Browse C# 14

C# 14: Null-Conditional Assignment Operator

C# 14 lets you use ?. or ?[] on the left side of an assignment, so the right side never evaluates when the object is null. Here's why that matters.

There's also a video on this topic using different examples, and the two complement each other.

C# 14 introduces null-conditional assignment: the ability to use ?. or ?[] on the left side of an assignment operator so the right-hand side is never evaluated when the object is null. It’s a small syntax addition, but it eliminates a real class of bugs involving wasted work.

The problem

Take a nullable object with a property you want to populate from an expensive operation:

WorldSimulation? sim = null;

sim.Map = GenerateRandomMap(); // NullReferenceException

Running this throws a NullReferenceException - but only after GenerateRandomMap() finishes. That’s because the assignment operator is right-to-left associative: the right side is evaluated first, so the map generation runs first to completion, after which the runtime discovers that sim is actually null and crashes.
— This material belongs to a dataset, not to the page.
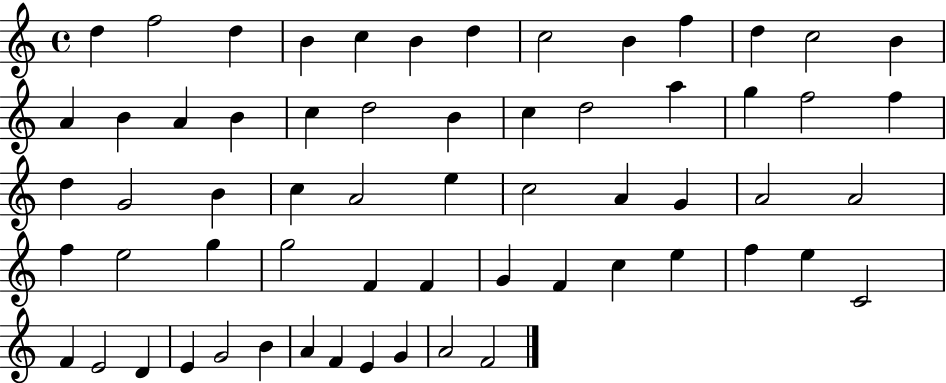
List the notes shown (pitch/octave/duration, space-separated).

D5/q F5/h D5/q B4/q C5/q B4/q D5/q C5/h B4/q F5/q D5/q C5/h B4/q A4/q B4/q A4/q B4/q C5/q D5/h B4/q C5/q D5/h A5/q G5/q F5/h F5/q D5/q G4/h B4/q C5/q A4/h E5/q C5/h A4/q G4/q A4/h A4/h F5/q E5/h G5/q G5/h F4/q F4/q G4/q F4/q C5/q E5/q F5/q E5/q C4/h F4/q E4/h D4/q E4/q G4/h B4/q A4/q F4/q E4/q G4/q A4/h F4/h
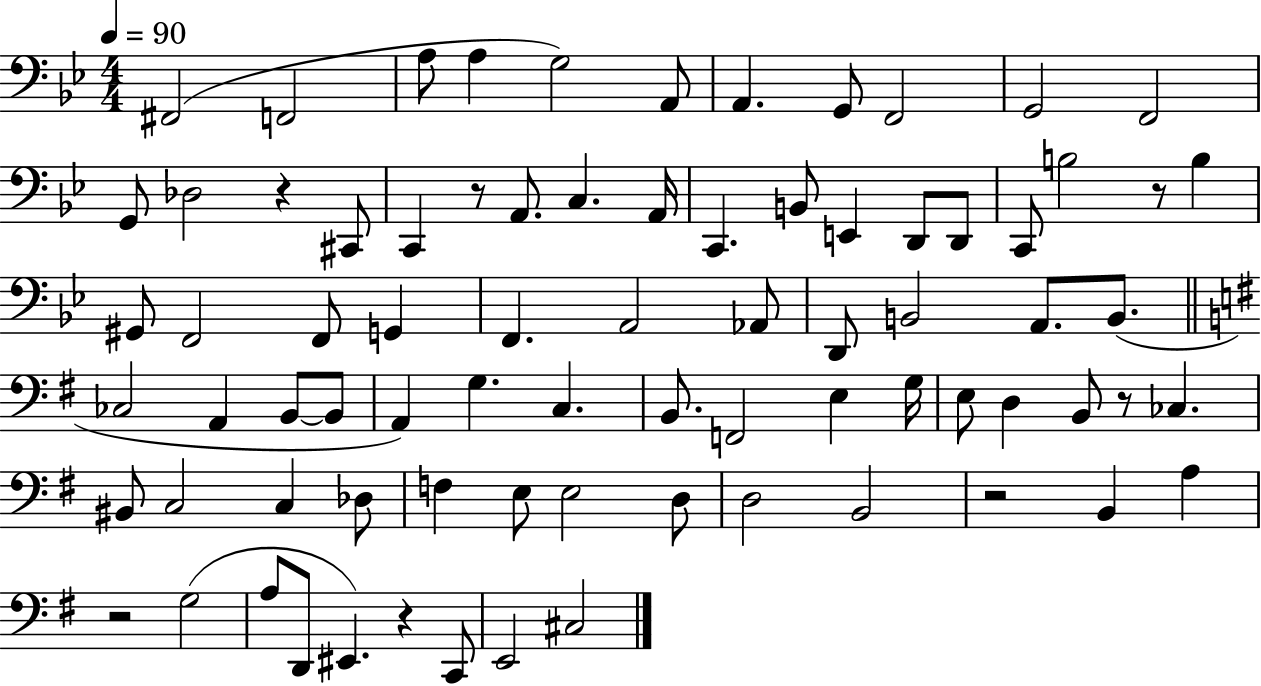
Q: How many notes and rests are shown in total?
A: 78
This wastes both time and resources.

The existing fix

The standard solution is an explicit null check:

WorldSimulation? sim = null;

if (sim is not null)
{
    sim.Map = GenerateRandomMap();
}

This works. The null check essentially guards the entire block, so GenerateRandomMap() never runs when sim is null. But it takes multiples lines just for a single assignment.

The C# 14 fix

As mentioned above, starting in C# 14 (.NET 10) you can use null-conditional member access operator (?.) or null-conditional element access operator ?[] on the left side of an assignment or compound assignment operator.

Below is an example of null-conditional member access operator:

WorldSimulation? sim = null;
sim?.Map = GenerateRandomMap(); // GenerateRandomMap() never runs

WorldSimulation sim = new();
sim?.Map = GenerateRandomMap(); // GenerateRandomMap() runs, result is assigned

When the left side contains a null-conditional operator, the evaluation order is reversed. The left side is evaluated first to check whether any part of the access chain is null. If it is null, the entire assignment is skipped and the right side is never evaluated. If it is not null, the right side runs and the assignment proceeds normally.

And now below is an example of null-conditional element access operator on the left side - for example, if newMaps is a nullable array, the right side is skipped when newMaps is null, but proceeds normally otherwise:

Map[]? newMaps = null;
newMaps?[0] = GenerateRandomMap(); // GenerateRandomMap() never runs

newMaps = new Map[5];
newMaps?[0] = GenerateRandomMap(); // GenerateRandomMap() runs, result is assigned

The takeaway

The right side of an assignment can be expensive. Database queries, HTTP calls, file I/O and other expensive operations - anything that takes real time or allocates real resources. Skipping that work when the target is null is the right default behavior, and ?. along with ?[] now make it easier than ever.

The null-conditional assignment doesn’t change what’s possible - you could always write the if block - but it makes the correct behavior easier to express and easier to read.